Big Spending on Little Wheels For Matchbox collectors, a rare miniature car can be worth more than a real one.
By P.B. Gray

(FORTUNE Small Business) – Like a lot of men, Charlie Mack pines for a dream car that always seems to be tantalizingly out of reach. In his case, it's a boxy sea-green sedan, the 1966 Opel Diplomat. A rare few are being offered for sale, but at $9,000, they're beyond his budget. If only he'd bought one years ago when they first hit the market. The price back then: 48 cents. That's because the Opel he wants is small enough to fit in the palm of his hand--a miniature die-cast Matchbox.
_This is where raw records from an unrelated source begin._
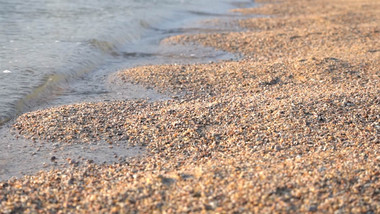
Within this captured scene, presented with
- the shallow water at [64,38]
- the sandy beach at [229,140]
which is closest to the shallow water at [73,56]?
the shallow water at [64,38]

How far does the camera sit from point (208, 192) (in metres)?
3.73

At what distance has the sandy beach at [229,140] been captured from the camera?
12.0 ft

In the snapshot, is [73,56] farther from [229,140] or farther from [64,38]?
[229,140]

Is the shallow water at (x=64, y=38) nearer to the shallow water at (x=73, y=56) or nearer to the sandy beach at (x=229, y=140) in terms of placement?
the shallow water at (x=73, y=56)

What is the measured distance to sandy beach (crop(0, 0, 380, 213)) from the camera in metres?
3.67

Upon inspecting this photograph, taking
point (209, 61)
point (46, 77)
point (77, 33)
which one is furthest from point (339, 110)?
point (77, 33)

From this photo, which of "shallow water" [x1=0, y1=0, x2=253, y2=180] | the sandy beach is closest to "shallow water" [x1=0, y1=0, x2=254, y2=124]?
"shallow water" [x1=0, y1=0, x2=253, y2=180]

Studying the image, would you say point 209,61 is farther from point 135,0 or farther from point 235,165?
point 135,0

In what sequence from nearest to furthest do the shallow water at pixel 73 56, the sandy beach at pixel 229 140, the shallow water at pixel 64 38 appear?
the sandy beach at pixel 229 140, the shallow water at pixel 73 56, the shallow water at pixel 64 38

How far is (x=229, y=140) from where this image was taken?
5.12 meters

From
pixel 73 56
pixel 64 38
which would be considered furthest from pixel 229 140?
pixel 64 38

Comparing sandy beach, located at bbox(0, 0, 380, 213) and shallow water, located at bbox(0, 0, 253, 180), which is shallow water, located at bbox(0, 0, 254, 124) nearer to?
shallow water, located at bbox(0, 0, 253, 180)

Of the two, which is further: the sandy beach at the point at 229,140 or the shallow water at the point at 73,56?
the shallow water at the point at 73,56

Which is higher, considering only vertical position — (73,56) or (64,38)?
(64,38)
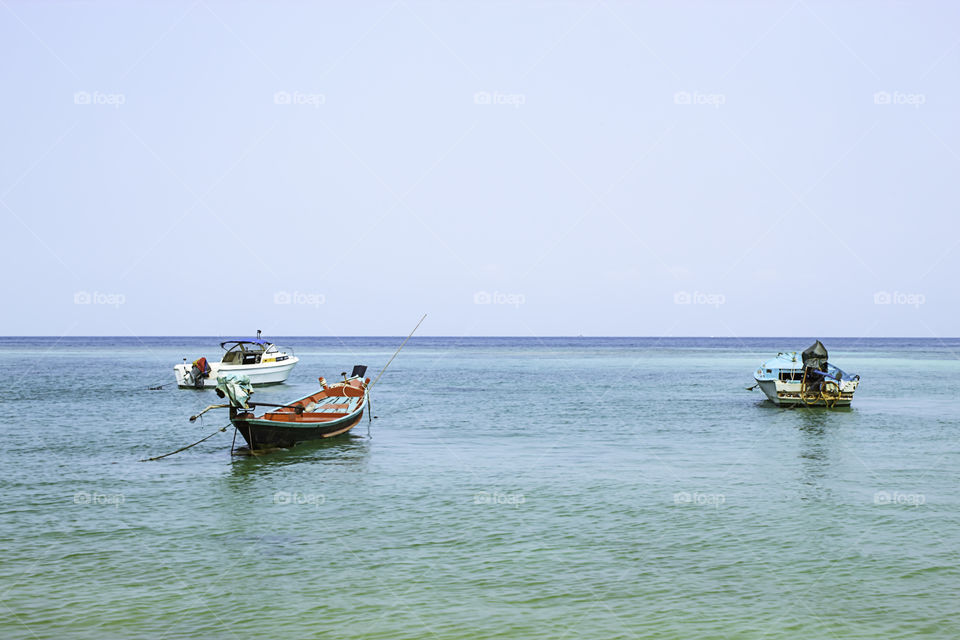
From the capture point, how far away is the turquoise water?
1221cm

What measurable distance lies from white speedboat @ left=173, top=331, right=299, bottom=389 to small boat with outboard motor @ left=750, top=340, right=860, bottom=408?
36.0 m

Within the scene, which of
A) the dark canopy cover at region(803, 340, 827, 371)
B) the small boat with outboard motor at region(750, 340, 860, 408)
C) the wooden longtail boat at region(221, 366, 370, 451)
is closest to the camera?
the wooden longtail boat at region(221, 366, 370, 451)

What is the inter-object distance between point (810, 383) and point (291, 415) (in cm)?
2984

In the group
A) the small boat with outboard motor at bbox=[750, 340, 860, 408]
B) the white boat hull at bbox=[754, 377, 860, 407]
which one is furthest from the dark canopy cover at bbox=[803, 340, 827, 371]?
the white boat hull at bbox=[754, 377, 860, 407]

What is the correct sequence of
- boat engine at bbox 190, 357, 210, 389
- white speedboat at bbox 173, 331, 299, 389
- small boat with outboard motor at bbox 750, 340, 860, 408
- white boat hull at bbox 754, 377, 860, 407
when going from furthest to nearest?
boat engine at bbox 190, 357, 210, 389 < white speedboat at bbox 173, 331, 299, 389 < white boat hull at bbox 754, 377, 860, 407 < small boat with outboard motor at bbox 750, 340, 860, 408

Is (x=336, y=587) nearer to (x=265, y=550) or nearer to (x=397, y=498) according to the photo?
(x=265, y=550)

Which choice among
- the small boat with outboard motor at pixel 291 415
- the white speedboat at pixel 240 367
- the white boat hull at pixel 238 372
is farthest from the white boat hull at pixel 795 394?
the white speedboat at pixel 240 367

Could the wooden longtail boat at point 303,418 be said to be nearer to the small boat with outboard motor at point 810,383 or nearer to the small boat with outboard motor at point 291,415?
the small boat with outboard motor at point 291,415

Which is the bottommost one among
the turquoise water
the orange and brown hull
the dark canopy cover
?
the turquoise water

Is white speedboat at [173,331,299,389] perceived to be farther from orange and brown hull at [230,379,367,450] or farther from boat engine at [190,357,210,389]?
orange and brown hull at [230,379,367,450]

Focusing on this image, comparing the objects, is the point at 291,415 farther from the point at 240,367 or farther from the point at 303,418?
the point at 240,367

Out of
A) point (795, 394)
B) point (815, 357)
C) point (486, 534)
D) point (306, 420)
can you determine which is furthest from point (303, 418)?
point (815, 357)

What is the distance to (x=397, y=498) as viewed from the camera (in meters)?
20.7

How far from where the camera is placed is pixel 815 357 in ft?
142
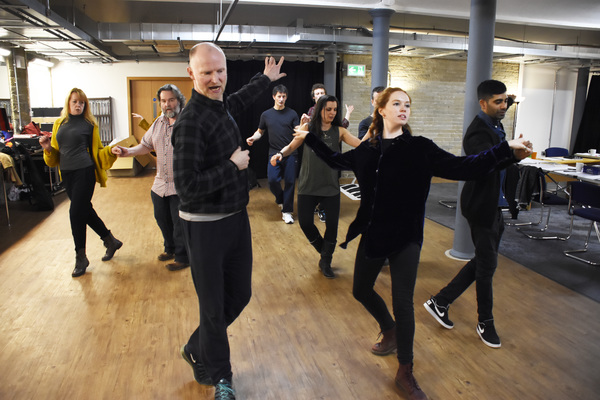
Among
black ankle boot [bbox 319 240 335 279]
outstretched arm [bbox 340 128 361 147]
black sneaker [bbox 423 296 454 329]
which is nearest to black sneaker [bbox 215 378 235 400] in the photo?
black sneaker [bbox 423 296 454 329]

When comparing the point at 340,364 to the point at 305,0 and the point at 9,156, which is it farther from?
the point at 305,0

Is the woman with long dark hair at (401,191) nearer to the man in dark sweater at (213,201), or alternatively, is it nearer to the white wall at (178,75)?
the man in dark sweater at (213,201)

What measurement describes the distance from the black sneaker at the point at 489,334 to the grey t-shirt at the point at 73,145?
3.33 meters

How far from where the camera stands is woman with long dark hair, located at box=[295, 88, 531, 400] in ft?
7.37

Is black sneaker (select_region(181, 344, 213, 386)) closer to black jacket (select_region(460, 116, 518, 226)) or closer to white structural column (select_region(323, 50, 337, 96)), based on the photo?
black jacket (select_region(460, 116, 518, 226))

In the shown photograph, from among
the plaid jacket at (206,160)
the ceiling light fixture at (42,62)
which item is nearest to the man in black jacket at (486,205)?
the plaid jacket at (206,160)

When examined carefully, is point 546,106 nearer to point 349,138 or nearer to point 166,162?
point 349,138

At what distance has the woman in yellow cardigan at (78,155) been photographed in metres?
3.94

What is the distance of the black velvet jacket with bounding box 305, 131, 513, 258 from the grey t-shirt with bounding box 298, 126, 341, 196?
1.61 metres

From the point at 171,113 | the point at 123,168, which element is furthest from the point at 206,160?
the point at 123,168

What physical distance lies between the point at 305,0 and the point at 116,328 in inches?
237

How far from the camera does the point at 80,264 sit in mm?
4156

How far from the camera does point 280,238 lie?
17.7ft

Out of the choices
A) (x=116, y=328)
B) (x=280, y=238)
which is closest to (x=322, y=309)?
(x=116, y=328)
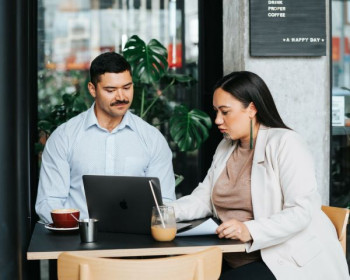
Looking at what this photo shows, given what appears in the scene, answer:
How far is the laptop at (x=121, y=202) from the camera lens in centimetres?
246

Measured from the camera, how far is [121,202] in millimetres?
2508

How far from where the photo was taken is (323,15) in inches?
147

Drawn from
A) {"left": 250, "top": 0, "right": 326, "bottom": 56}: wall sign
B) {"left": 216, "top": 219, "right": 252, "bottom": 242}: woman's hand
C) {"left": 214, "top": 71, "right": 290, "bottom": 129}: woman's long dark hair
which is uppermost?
{"left": 250, "top": 0, "right": 326, "bottom": 56}: wall sign

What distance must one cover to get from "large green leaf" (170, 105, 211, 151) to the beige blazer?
1.14 m

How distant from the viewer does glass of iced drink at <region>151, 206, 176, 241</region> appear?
2.38 meters

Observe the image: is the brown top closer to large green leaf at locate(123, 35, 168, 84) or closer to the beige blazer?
the beige blazer

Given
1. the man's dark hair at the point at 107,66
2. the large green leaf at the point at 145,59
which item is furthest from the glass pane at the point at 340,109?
the man's dark hair at the point at 107,66

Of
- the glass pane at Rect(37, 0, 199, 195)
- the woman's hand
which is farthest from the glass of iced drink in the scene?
the glass pane at Rect(37, 0, 199, 195)

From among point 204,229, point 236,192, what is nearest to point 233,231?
point 204,229

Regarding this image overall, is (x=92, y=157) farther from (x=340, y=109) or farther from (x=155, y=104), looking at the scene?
(x=340, y=109)

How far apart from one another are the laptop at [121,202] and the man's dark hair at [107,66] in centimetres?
72

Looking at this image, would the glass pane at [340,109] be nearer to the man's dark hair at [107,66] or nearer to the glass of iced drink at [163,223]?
the man's dark hair at [107,66]

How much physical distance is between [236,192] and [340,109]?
172 cm

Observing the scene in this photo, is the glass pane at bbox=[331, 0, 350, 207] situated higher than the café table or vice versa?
the glass pane at bbox=[331, 0, 350, 207]
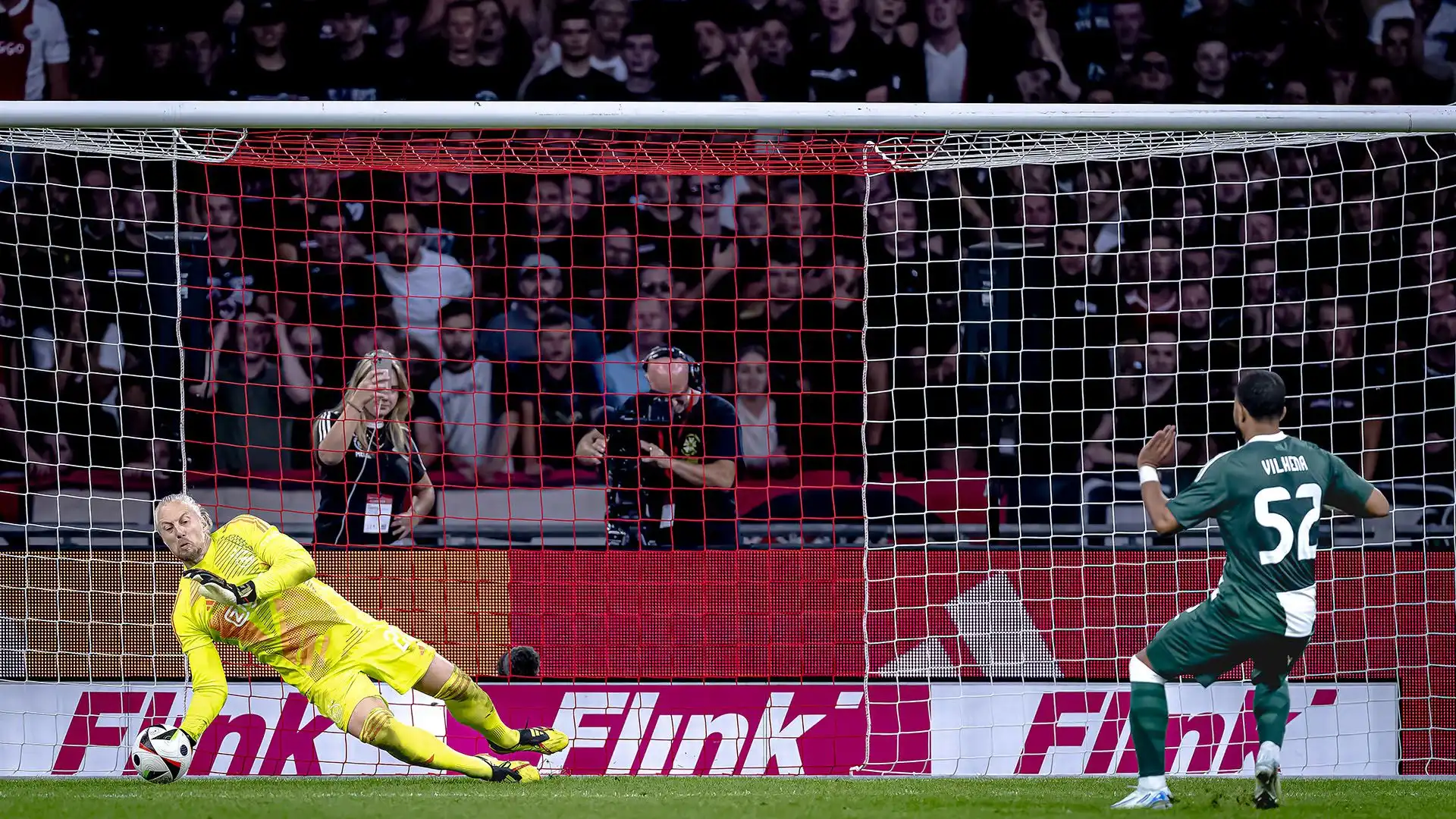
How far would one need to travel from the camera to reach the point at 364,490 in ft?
24.8

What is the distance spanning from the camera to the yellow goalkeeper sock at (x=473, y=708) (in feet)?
20.9

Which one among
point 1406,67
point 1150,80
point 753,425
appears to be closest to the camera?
point 753,425

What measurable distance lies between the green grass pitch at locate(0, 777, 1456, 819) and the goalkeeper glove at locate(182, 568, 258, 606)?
0.74 m

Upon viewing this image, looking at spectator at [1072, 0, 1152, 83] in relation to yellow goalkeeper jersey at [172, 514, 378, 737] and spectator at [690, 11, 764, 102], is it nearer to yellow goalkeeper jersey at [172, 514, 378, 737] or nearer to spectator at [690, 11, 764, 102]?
spectator at [690, 11, 764, 102]

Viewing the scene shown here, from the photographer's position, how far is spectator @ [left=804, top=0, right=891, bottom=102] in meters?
9.37

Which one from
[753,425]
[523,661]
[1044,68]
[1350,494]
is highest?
[1044,68]

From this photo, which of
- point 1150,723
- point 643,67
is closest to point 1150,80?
point 643,67

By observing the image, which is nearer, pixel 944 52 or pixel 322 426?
pixel 322 426

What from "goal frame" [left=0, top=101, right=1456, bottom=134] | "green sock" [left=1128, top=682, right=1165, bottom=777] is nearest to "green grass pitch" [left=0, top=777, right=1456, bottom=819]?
"green sock" [left=1128, top=682, right=1165, bottom=777]

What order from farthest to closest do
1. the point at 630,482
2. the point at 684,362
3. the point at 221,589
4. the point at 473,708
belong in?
1. the point at 630,482
2. the point at 684,362
3. the point at 473,708
4. the point at 221,589

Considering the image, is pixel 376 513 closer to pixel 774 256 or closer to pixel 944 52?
pixel 774 256

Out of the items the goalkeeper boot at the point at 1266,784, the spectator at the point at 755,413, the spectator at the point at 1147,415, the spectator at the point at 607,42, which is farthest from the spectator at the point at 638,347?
the goalkeeper boot at the point at 1266,784

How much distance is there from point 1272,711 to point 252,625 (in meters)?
3.86

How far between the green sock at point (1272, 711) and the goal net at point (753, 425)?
1311 millimetres
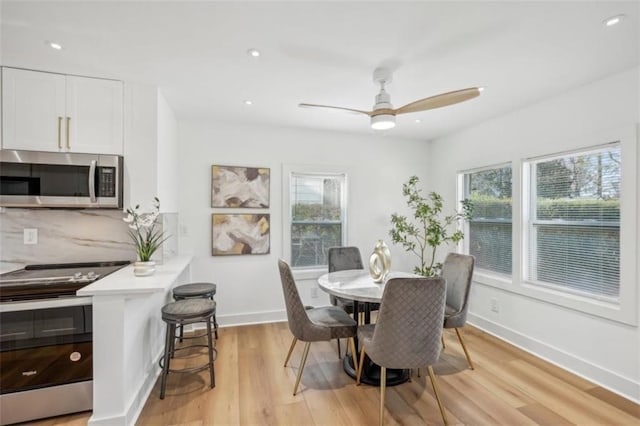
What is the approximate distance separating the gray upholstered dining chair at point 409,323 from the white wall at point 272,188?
2212 mm

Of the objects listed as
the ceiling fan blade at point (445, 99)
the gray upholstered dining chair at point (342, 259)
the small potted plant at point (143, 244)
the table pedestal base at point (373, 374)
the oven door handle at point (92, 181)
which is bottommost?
the table pedestal base at point (373, 374)

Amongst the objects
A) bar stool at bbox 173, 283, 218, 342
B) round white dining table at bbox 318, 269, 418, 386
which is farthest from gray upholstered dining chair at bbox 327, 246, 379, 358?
bar stool at bbox 173, 283, 218, 342

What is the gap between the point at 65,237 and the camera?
271cm

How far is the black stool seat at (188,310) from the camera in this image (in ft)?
7.54

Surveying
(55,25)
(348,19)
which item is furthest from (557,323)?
(55,25)

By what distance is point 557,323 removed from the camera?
9.40 ft

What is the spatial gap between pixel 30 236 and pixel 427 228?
4091mm

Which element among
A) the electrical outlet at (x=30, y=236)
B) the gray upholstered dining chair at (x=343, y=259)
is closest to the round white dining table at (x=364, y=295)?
the gray upholstered dining chair at (x=343, y=259)

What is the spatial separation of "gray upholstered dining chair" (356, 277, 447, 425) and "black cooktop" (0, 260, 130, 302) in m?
2.01

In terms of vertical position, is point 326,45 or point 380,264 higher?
point 326,45

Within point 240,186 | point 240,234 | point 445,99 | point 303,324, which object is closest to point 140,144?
point 240,186

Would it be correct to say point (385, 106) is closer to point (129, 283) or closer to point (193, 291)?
point (129, 283)

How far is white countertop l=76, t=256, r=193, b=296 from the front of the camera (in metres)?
1.89

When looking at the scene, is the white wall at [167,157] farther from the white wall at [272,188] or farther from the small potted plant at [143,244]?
the small potted plant at [143,244]
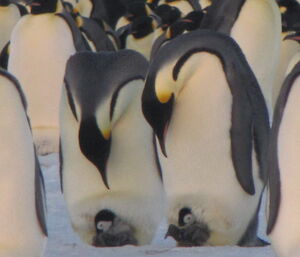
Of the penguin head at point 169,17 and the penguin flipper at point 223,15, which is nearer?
the penguin flipper at point 223,15

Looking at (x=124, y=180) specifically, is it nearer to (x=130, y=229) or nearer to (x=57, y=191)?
(x=130, y=229)

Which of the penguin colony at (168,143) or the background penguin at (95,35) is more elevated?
the penguin colony at (168,143)

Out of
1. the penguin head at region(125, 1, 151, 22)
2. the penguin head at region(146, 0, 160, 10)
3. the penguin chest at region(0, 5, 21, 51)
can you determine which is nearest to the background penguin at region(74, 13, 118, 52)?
the penguin chest at region(0, 5, 21, 51)

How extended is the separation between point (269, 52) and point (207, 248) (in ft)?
11.2

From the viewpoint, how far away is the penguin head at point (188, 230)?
5.79 m

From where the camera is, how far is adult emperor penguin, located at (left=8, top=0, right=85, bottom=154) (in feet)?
A: 30.5

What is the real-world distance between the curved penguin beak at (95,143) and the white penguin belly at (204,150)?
0.99 ft

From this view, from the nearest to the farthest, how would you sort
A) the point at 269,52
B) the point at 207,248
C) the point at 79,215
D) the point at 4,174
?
the point at 4,174 → the point at 207,248 → the point at 79,215 → the point at 269,52

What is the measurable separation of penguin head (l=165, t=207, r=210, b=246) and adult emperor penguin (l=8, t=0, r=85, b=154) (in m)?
3.49

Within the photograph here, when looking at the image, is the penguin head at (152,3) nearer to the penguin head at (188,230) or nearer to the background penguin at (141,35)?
the background penguin at (141,35)

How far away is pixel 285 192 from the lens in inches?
184

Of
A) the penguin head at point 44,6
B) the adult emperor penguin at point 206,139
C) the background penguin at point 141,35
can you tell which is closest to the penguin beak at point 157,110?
the adult emperor penguin at point 206,139

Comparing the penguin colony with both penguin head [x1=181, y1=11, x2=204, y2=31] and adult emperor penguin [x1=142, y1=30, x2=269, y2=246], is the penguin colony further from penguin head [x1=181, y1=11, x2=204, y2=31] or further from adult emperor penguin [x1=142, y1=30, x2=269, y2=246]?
penguin head [x1=181, y1=11, x2=204, y2=31]

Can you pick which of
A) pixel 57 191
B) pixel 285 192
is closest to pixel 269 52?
pixel 57 191
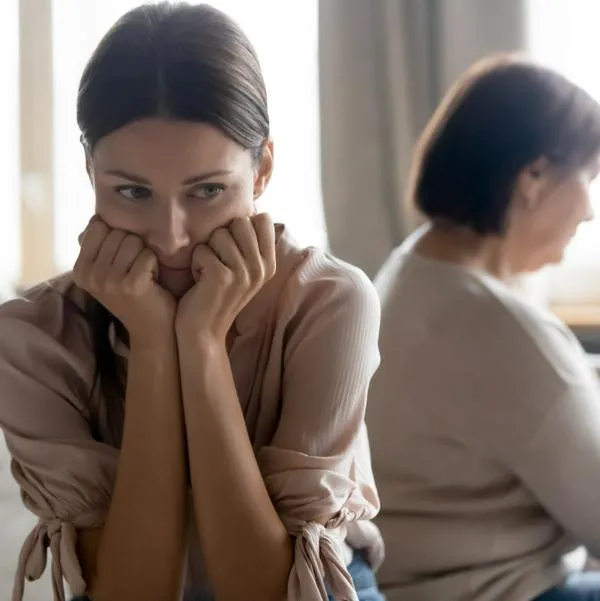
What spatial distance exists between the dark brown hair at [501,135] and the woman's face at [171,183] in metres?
0.51

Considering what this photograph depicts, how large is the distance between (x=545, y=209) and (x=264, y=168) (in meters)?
0.57

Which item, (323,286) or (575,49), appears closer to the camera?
(323,286)

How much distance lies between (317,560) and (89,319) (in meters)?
0.37

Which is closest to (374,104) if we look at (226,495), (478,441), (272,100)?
(272,100)

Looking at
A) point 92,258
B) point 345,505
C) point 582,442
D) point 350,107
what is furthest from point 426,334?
point 350,107

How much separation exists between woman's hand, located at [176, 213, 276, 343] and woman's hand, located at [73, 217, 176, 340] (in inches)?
1.2

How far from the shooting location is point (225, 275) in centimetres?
90

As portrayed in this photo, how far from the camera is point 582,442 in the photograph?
1.12 m

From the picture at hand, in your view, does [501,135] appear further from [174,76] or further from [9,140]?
[9,140]

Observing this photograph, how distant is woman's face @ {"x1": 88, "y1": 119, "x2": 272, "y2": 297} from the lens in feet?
2.76

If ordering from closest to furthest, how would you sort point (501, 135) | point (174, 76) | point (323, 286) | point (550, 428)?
point (174, 76) → point (323, 286) → point (550, 428) → point (501, 135)

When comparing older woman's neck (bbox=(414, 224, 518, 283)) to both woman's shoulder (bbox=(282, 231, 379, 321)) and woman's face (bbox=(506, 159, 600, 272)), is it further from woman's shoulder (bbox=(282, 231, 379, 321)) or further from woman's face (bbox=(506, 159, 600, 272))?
woman's shoulder (bbox=(282, 231, 379, 321))

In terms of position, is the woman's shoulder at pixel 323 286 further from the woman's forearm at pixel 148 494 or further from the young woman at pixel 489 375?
the young woman at pixel 489 375

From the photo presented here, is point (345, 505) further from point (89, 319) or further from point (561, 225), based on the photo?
point (561, 225)
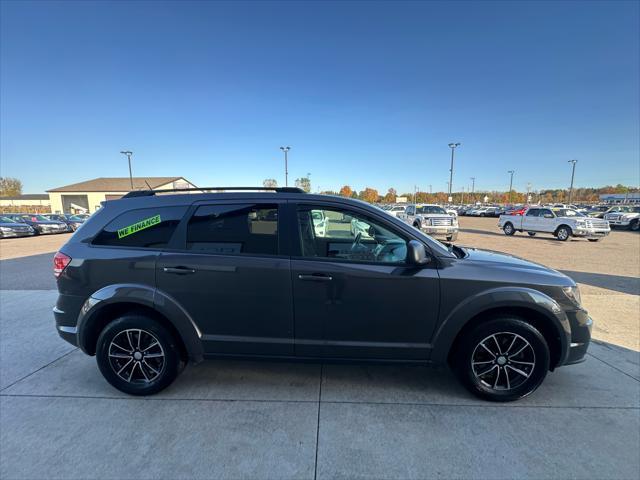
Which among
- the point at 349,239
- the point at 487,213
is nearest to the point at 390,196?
the point at 487,213

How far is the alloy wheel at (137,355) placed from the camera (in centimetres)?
287

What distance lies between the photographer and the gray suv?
8.72ft

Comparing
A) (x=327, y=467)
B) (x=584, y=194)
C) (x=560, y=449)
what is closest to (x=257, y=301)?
(x=327, y=467)

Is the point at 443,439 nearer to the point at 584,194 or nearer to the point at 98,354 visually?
the point at 98,354

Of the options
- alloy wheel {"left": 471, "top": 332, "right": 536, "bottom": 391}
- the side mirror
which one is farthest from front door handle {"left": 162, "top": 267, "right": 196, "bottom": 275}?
alloy wheel {"left": 471, "top": 332, "right": 536, "bottom": 391}

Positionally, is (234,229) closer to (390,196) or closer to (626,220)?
(626,220)

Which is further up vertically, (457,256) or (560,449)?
(457,256)

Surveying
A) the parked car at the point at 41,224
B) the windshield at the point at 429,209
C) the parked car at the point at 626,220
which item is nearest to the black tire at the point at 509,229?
the windshield at the point at 429,209

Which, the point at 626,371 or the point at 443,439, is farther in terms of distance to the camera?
the point at 626,371

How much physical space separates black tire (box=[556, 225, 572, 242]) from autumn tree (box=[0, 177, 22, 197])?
124 m

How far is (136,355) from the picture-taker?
2.88m

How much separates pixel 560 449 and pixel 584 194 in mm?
134710

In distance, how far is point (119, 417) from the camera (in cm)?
258

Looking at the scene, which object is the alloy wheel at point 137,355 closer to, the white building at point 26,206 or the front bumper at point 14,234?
the front bumper at point 14,234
Matchbox scale models were first introduced in England in 1948. Now owned by Mattel, the company manufactures about 100 models a year, and new cars are still a bargain at less than $1. But early and rare models can be wildly expensive, and now is the time of year when prices typically rise. Most Matchbox conventions are held in the summer, and collectors like to fill in the gaps in their portfolios before the show season starts.

"It's all about nostalgia," says Mark Curtis, 43, who owns a small engraving business in Kennesaw, Ga., and is one of the larger Matchbox dealers in the country. "We're all trying to reclaim the past when we used to play for hours in the sandbox with our toy cars."

Hard-core Matchbox collectors would probably never let their cars anywhere near a sandbox today. Jim Gallegos, a 46-year-old sales manager in Rio Rancho, N.M., added a room onto his home to display 5,000 of his favorite cars, and he built a climate-controlled warehouse nearby where he stores the other 35,000 (the total collection is worth some $1.4 million). Gallegos also has about 100 glass display cases, in which he has placed the cars atop their boxes, just as they were in the five-and-dime store he frequented as a boy. His rarest prize: a 1968 No. 30 crane truck with an arm that swings 360 degrees. It's worth $13,000.

Few collectors have the encyclopedic knowledge of Charlie Mack. At 47, Mack is one of the preeminent Matchbox authorities in the world, and he has turned his obsession into a business. Mack wrote the definitive guide to collecting the cars, now in its third edition, and he publishes a monthly magazine with articles on topics such as how to care for the increasingly fragile cardboard boxes that the cars came in decades ago. (Some Matchbox boxes--even without the cars--are worth thousands of dollars.) Each June, Mack sponsors a three-day convention, which draws as many as 500 collectors. The 23rd annual is scheduled for June 4-6 in Parsippany, N.J.; expect trading to be heated.

As for his personal collection (31,000 cars, taking up five rooms of his house in Durham, Conn.), Mack still adds several dozen each year, but he's pickier now. His most valuable holding is a yellow junkman's cart made in 1948, worth $5,000, but he still covets the Opel Diplomat, which collectors prize because few were made in that particular shade of sea-green paint. He keeps his eyes open, though, and occasionally he finds extraordinary steals. In the late 1980s Mack bought a rare tan-colored crane truck at a neighbor's tag sale for $10 and sold it three years later in an online auction for $10,000.

Predictably, a lot of the buying and selling takes place on eBay. (At any given time about 12,000 items are offered for sale under the Matchbox category.) Tim McCray, 47, a dealer in Anacordis, Wash., sells about 200 cars a week in online auctions, enough for him to make it his primary occupation. "I make $50 an hour working at home," he says. "I've got a pretty good deal going here."

Typically McCray buys large collections of several hundred old cars, then sells them off, one by one, over time. Saturday evenings are the best time to sell, he says, because prices tend to climb as the night wears on. His explanation of that phenomenon: "Must be a lot of guys without dates."